◆ **ACTION ITEM**
Scan the entries for "hyperbolic". Every line that holds it is to be copied.

◆ **Saved data entries**

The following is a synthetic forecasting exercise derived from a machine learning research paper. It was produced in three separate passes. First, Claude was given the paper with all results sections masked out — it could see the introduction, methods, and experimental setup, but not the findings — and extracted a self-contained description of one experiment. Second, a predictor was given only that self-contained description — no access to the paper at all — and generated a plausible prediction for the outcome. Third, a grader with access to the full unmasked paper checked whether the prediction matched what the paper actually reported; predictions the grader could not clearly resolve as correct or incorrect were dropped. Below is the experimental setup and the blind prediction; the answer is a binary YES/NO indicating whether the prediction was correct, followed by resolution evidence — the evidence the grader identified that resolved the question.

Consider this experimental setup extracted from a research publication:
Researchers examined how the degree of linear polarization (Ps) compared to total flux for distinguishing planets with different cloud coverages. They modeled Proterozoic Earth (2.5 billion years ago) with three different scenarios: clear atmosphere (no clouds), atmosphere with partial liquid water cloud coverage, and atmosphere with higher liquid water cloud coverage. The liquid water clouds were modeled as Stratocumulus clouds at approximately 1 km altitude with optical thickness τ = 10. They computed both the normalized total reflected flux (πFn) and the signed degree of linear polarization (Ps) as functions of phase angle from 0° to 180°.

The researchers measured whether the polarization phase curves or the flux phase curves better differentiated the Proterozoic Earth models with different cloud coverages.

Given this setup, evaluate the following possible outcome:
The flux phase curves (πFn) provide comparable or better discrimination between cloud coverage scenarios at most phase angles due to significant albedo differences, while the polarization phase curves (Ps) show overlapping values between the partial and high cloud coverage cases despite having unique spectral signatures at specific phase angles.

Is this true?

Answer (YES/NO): NO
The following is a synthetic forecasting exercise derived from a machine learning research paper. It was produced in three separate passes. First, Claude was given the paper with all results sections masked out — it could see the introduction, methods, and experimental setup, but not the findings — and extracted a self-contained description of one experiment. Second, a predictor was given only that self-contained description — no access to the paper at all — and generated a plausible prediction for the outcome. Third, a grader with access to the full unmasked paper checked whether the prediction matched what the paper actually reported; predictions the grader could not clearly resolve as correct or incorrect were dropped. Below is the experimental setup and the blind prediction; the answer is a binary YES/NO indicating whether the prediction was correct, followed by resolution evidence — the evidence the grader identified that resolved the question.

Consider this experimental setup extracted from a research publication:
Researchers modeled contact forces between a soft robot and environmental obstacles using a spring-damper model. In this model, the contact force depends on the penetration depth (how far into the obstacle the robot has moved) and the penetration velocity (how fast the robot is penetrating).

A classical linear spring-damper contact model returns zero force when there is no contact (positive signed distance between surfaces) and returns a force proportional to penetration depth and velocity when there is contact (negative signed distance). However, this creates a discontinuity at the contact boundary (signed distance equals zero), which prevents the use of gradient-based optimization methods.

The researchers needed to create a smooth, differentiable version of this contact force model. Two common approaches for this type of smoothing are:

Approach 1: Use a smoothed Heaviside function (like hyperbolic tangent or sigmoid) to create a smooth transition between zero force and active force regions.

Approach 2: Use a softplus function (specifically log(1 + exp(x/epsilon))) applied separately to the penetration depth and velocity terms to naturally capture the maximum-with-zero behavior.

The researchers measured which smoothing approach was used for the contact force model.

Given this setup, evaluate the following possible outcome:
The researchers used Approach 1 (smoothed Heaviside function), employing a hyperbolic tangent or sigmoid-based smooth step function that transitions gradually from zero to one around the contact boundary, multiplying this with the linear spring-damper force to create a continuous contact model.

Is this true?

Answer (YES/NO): NO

◆ **FINISHED EXERCISE**
Approach 1: Use a smoothed Heaviside function (like hyperbolic tangent or sigmoid) to create a smooth transition between zero force and active force regions.
The researchers used Approach 1 (smoothed Heaviside function), employing a hyperbolic tangent or sigmoid-based smooth step function that transitions gradually from zero to one around the contact boundary, multiplying this with the linear spring-damper force to create a continuous contact model.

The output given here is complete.